▸ **KETENTUAN LATIHAN**
Mohon tulis ulang seluruh catatan di bawah ini dengan mengganti "grey dome" menjadi "white dome". Bagian lainnya harus tetap sama.

Entri yang diambil dari sebuah koleksi
◆ ◆ ◆ ◆ ◆
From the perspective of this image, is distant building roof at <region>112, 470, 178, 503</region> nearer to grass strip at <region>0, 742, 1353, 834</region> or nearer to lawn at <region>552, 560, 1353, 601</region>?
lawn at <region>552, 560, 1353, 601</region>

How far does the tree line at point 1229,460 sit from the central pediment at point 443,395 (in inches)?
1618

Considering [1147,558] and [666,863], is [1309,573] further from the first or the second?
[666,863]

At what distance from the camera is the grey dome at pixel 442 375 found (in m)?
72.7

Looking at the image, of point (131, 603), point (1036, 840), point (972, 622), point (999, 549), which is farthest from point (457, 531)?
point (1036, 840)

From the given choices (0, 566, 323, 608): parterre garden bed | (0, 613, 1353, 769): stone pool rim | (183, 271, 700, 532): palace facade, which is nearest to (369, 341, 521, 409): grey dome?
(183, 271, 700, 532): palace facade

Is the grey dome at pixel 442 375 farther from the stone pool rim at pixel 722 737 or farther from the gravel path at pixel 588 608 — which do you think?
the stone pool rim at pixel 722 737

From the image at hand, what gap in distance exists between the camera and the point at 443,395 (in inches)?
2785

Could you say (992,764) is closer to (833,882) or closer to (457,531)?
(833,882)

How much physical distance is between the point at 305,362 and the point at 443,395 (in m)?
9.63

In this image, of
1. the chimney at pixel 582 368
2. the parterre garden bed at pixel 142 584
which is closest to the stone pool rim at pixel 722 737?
◆ ◆ ◆ ◆ ◆
▸ **JAWABAN LATIHAN**
From the perspective of this image, is distant building roof at <region>112, 470, 178, 503</region> nearer to grass strip at <region>0, 742, 1353, 834</region> or nearer to lawn at <region>552, 560, 1353, 601</region>?
lawn at <region>552, 560, 1353, 601</region>

How far does the tree line at point 1229,460 sit from the central pediment at point 443,395 (in inches)?
1618

Considering [1147,558] and [666,863], is [1309,573] further from the first or the second?
[666,863]

At what distance from the camera is the white dome at pixel 442 375 found (in m)?
72.7

Looking at the image, of point (131, 603), point (1036, 840), point (972, 622), point (999, 549), which is farthest from point (457, 531)?
point (1036, 840)

From the given choices (0, 566, 323, 608): parterre garden bed | (0, 613, 1353, 769): stone pool rim | (183, 271, 700, 532): palace facade, which is nearest to (369, 341, 521, 409): white dome?
(183, 271, 700, 532): palace facade

Is the white dome at pixel 442 375 farther from the stone pool rim at pixel 722 737 or farther from the gravel path at pixel 588 608 — which do you think?
the stone pool rim at pixel 722 737

From the image at hand, what gap in distance exists between the camera and the point at 443,395 (in inches)?
2785

Could you say (992,764) is closer to (833,882) or closer to (457,531)?
(833,882)

How much physical distance is between the point at 305,362 and the point at 443,395 (in m)?
9.63

In this image, of
1. the chimney at pixel 582 368
2. the parterre garden bed at pixel 142 584
which is closest to the stone pool rim at pixel 722 737?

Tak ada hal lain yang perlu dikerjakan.